Il punto decisivo è stato ben colto da Ernst Cassirer, il quale ha giustamente scritto: ”là dove Voltaire, d’Alembert, Diderot vedevano semplici difetti della società, semplici errori della sua organizzazione, che si sarebbero dovuti man mano correggere, Rousseau vedeva piuttosto la colpa della società”. Bisogna allora raderla al suolo e riedificarla dal nulla. Essa è nata da un patto fraudolento, mediante il quale il ”ricco” ha realizzato il ”progetto più meditato che lo spirito umano abbia mai formulato: utilizzare a proprio vantaggio le forze di coloro che l’attaccavano, fare degli avversari i suoi difensori, ispirare loro altri princìpi e dar loro altre istituzioni, che gli fossero tanto favorevoli  quanto il diritto naturale gli era contrario”. Occorre perciò un nuovo ”patto sociale”, che cancelli quello esistente. La promessa rousseauiana è una ”forma di associazione che con tutta la forza comune difenda e protegga la persona e i beni di ogni associato, e mediante la quale ciascuno, unendosi a tutti, obbedisca […] soltanto a se stesso”. Ciò è quanto Rousseau ha promesso. Ma l’obiettivo che intendeva conseguire era ben altro: munire la ”volontà generale”, cioè il potere pubblico, di una ”forza reale superiore all’azione di ogni volontà particolare”: perché, ”se le leggi delle nazioni potessero avere, come quelle della natura, un’inflessibilità che mai nessuna forza umana potesse vincere, la dipendenza dagli uomini ridiventerebbe allora quella dalle cose”.

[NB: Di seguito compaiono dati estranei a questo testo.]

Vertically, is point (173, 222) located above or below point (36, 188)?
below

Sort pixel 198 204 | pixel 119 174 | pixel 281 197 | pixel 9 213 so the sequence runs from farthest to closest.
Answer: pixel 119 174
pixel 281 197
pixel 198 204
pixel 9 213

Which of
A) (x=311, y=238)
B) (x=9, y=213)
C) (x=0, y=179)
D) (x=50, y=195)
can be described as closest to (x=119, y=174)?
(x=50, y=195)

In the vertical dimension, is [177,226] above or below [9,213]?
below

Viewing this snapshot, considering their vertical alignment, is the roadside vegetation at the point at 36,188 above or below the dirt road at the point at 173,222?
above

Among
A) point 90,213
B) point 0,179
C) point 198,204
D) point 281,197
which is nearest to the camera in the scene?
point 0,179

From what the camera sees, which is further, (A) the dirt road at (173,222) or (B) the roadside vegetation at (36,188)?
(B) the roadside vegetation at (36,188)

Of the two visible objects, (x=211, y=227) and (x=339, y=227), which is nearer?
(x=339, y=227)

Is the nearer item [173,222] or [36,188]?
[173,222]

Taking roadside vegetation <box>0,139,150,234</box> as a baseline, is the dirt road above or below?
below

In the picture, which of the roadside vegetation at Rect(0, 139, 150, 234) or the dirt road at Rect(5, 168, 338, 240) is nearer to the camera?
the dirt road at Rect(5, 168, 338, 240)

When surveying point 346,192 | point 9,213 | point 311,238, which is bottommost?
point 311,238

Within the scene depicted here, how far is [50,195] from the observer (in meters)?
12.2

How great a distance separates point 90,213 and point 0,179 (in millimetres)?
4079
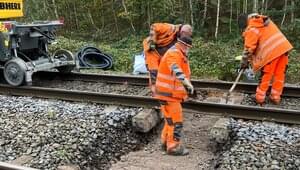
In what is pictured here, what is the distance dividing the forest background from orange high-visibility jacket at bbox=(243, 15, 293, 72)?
2.81 meters

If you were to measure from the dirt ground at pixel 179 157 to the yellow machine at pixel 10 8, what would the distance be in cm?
515

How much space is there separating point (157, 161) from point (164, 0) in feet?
41.4

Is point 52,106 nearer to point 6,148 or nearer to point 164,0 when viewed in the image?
point 6,148

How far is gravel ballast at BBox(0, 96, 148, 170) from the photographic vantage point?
16.9 ft

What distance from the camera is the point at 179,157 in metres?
5.54

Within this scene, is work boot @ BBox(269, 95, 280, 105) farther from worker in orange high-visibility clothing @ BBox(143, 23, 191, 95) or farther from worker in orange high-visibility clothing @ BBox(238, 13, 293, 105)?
worker in orange high-visibility clothing @ BBox(143, 23, 191, 95)

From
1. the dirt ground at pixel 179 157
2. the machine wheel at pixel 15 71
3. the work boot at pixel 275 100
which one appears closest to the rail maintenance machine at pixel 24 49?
the machine wheel at pixel 15 71

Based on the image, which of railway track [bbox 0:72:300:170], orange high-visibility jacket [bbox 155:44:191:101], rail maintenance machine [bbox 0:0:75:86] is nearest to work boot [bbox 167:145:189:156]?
orange high-visibility jacket [bbox 155:44:191:101]

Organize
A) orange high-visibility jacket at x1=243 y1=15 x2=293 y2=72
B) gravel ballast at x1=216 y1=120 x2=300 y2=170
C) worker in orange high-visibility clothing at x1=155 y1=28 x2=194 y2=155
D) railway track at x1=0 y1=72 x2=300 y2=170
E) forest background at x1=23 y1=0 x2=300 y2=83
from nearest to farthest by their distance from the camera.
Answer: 1. gravel ballast at x1=216 y1=120 x2=300 y2=170
2. worker in orange high-visibility clothing at x1=155 y1=28 x2=194 y2=155
3. railway track at x1=0 y1=72 x2=300 y2=170
4. orange high-visibility jacket at x1=243 y1=15 x2=293 y2=72
5. forest background at x1=23 y1=0 x2=300 y2=83

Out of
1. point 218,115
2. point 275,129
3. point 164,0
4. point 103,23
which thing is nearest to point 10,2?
point 218,115

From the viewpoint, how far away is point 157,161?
5379 millimetres

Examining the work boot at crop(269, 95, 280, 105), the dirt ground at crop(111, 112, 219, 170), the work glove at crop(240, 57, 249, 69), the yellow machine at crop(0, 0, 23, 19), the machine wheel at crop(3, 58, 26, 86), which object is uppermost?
the yellow machine at crop(0, 0, 23, 19)

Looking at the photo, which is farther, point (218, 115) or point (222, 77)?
point (222, 77)

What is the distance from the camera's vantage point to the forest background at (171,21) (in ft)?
40.9
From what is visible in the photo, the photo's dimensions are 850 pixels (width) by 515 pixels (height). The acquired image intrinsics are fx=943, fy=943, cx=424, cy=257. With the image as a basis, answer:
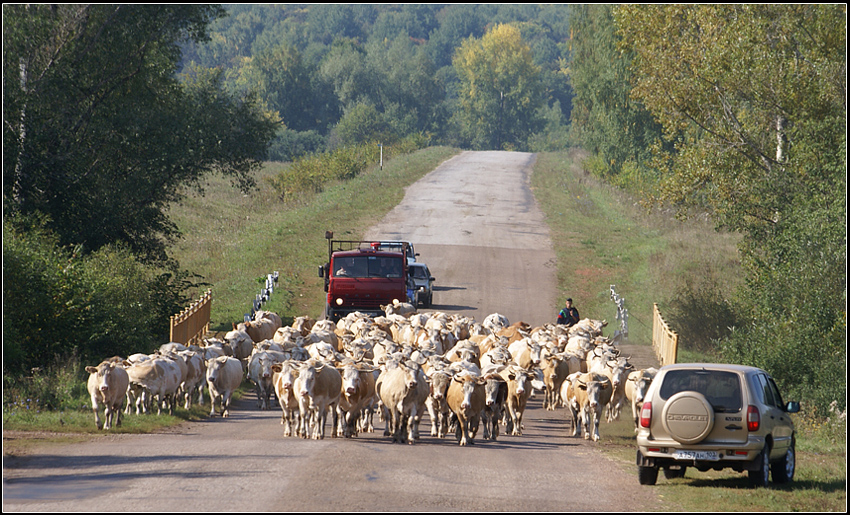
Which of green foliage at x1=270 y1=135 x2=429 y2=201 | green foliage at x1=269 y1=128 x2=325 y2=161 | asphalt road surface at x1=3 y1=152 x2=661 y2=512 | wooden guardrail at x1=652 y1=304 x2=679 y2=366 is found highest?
green foliage at x1=269 y1=128 x2=325 y2=161

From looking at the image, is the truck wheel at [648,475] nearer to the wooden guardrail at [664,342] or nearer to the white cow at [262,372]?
the white cow at [262,372]

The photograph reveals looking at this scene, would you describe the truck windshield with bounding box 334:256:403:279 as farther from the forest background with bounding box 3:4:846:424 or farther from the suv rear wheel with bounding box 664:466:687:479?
the suv rear wheel with bounding box 664:466:687:479

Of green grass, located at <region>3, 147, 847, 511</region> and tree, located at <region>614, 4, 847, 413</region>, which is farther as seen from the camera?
tree, located at <region>614, 4, 847, 413</region>

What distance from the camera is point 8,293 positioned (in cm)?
2078

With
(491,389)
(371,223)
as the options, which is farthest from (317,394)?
(371,223)

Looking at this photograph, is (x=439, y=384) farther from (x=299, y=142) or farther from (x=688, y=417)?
(x=299, y=142)

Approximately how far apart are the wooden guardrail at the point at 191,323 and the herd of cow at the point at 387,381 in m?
1.66

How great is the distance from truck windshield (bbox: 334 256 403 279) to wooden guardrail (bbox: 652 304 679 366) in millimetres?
8531

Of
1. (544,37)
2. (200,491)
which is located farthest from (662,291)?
(544,37)

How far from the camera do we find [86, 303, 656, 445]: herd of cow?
1692 cm

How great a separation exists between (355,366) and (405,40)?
13764 cm

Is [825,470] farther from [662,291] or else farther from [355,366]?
[662,291]

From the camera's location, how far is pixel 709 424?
40.7 ft

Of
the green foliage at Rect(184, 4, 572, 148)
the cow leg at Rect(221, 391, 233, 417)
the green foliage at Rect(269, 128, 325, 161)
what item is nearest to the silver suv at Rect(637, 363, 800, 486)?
the cow leg at Rect(221, 391, 233, 417)
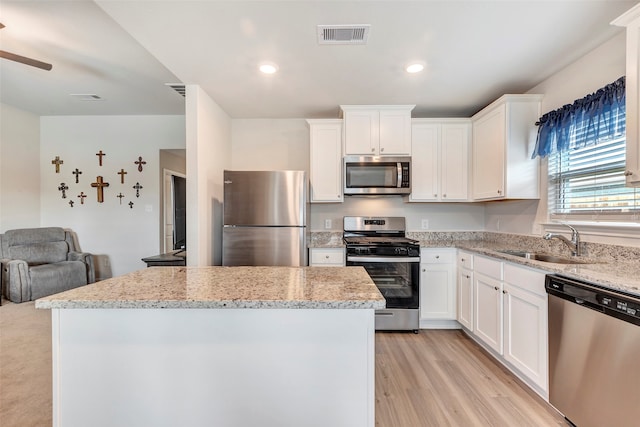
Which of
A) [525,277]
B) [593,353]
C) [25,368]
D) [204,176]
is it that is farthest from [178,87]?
[593,353]

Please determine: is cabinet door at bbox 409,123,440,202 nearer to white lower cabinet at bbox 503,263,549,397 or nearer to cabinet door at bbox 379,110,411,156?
cabinet door at bbox 379,110,411,156

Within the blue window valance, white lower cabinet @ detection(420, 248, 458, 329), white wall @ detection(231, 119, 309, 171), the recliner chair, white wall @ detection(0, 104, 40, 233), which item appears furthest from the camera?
white wall @ detection(0, 104, 40, 233)

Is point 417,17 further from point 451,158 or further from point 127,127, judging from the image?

È in questo modo che Rousseau si prefiggeva di edificare il “regno della virtù”. Sparta era semplicemente una società collettivistica. Ma il collettivismo “giustificato” dall’idea della redenzione dal male produce, come abbiamo tristemente sperimentato, il terrore totalitario. Ed è caratteristica di ogni forma di totalitarismo promettere machiavellicamente la soluzione dei “problemi maledetti” della condizione umana. Ma ciò a cui realmente punta o che, in ogni caso, realizza è la più violenta e onnipervasiva repressione della libertà individuale di scelta.